Novel Computational Methods to Predict Drug–target Interactions Using Graph Mining and Machine Learning Approaches

Overview

Abstract

Computational drug repurposing aims at finding new medical uses for existing drugs. The identification of novel drug-target interactions (DTIs) can be a useful part of such a task. Finding computationally DTIs is a convenient strategy to identify potentially new DTIs at low cost with reasonable accuracy. However, the current DTI prediction methods suffer a high false positive prediction rate.
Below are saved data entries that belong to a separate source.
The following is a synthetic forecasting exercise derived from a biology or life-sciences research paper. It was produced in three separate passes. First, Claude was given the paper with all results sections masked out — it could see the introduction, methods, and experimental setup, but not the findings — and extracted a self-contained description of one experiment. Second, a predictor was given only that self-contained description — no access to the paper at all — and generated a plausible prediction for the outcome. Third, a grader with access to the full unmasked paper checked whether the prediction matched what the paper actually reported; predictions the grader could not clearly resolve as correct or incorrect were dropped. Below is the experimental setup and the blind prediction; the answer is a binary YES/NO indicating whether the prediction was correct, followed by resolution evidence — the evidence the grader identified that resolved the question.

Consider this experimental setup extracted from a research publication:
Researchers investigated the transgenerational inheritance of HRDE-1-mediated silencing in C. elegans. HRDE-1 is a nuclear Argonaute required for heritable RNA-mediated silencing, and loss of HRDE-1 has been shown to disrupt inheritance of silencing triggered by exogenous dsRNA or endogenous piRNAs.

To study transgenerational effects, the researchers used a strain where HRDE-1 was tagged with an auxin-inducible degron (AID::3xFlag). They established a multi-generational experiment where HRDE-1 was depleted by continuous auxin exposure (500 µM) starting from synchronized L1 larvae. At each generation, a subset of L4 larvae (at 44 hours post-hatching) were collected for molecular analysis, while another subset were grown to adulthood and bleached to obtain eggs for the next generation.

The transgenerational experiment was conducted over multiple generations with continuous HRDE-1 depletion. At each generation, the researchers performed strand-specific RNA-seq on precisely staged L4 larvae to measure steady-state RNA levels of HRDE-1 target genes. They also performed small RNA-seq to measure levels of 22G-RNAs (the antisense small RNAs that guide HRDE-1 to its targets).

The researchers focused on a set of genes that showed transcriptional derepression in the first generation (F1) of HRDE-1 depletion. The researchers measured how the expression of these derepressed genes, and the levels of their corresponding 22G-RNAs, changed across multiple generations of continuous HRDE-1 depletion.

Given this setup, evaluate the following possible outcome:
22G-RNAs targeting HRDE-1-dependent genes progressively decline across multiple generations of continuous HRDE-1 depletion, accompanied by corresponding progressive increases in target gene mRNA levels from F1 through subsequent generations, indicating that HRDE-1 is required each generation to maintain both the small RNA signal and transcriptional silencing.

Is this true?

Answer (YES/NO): NO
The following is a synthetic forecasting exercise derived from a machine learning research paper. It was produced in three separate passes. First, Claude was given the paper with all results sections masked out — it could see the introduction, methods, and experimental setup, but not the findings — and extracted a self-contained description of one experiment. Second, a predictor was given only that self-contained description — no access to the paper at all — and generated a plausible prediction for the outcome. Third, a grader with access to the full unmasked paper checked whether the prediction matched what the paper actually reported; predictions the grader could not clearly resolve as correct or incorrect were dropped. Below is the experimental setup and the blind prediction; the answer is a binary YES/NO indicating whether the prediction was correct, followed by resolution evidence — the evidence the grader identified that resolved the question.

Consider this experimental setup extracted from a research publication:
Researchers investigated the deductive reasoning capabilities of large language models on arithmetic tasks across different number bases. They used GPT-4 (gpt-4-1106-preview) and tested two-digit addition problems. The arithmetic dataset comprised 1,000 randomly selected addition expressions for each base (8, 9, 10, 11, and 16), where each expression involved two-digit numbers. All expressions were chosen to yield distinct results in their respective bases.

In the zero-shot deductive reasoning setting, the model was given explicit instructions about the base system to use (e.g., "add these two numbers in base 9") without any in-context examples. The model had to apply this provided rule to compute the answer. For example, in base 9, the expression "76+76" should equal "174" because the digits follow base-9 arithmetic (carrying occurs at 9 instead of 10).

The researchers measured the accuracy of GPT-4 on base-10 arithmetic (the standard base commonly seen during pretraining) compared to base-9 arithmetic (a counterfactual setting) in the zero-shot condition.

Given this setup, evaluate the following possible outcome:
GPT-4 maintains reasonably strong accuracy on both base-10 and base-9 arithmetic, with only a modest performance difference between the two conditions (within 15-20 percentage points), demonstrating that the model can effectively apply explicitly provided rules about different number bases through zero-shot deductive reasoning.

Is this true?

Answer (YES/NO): NO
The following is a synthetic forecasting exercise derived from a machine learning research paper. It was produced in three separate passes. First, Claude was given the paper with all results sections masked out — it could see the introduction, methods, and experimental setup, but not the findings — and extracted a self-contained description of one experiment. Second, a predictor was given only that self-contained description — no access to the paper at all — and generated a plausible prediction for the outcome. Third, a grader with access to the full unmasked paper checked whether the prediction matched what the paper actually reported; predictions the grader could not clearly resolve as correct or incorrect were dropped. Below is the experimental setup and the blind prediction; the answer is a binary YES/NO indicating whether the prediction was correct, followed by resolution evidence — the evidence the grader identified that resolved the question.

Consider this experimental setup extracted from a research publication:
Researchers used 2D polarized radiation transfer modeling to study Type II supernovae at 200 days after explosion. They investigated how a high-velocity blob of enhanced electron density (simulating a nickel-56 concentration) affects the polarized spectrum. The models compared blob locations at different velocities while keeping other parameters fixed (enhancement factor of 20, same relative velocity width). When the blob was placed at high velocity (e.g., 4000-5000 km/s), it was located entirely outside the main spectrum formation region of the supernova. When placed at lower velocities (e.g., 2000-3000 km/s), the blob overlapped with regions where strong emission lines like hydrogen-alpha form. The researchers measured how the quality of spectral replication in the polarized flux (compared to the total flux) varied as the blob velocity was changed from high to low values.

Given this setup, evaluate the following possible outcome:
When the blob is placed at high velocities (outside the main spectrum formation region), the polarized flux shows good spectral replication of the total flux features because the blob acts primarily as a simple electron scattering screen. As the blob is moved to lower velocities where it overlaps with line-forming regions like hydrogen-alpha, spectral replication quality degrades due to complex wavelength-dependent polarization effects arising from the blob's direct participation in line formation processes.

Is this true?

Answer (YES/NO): YES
Here, we present a comprehensive review of the recent progress in the field of DTI prediction from data-centric and algorithmic-centric perspectives that can help in constructing novel reliable and efficient DTI methods. Further, we present DDR, a novel method that improves the DTI prediction accuracy. DDR achieves significantly more accurate results compared to state-of-the-art methods. Using independent sources of evidence, 22 out of the top 25 DDR novel predictions are validated as correct. This suggests that DDR can be used as an efficient method to identify correct DTIs. Finally, we present DDR-FE a novel method that predicts the effect that drugs exert on their targets. On different representative datasets, under various test setups, and using different performance measures, DDR-FE achieves excellent performance. Using a blind test dataset, 2,300 out of 3,076 DTIs effects predicted by DDR-FE are validated as correct. This suggests that DDR-FE can be used as an efficient method to identify the correct effect of a drug on its target.

Brief Biography

Rawan Olayan completed her B.S in Computer Science from King Abdulaziz University (KAU) in 2011 and M.S. in Computer Science from King Abdullah University of Science and Technology (KAUST) in 2012. Currently, she is a Ph.D. candidate in the Computational Bioscience Research Center in Prof. Vladimir Bajic's group at KAUST focusing on Bioinformatics, Data integration, Data mining, Graph mining, and Machine learning.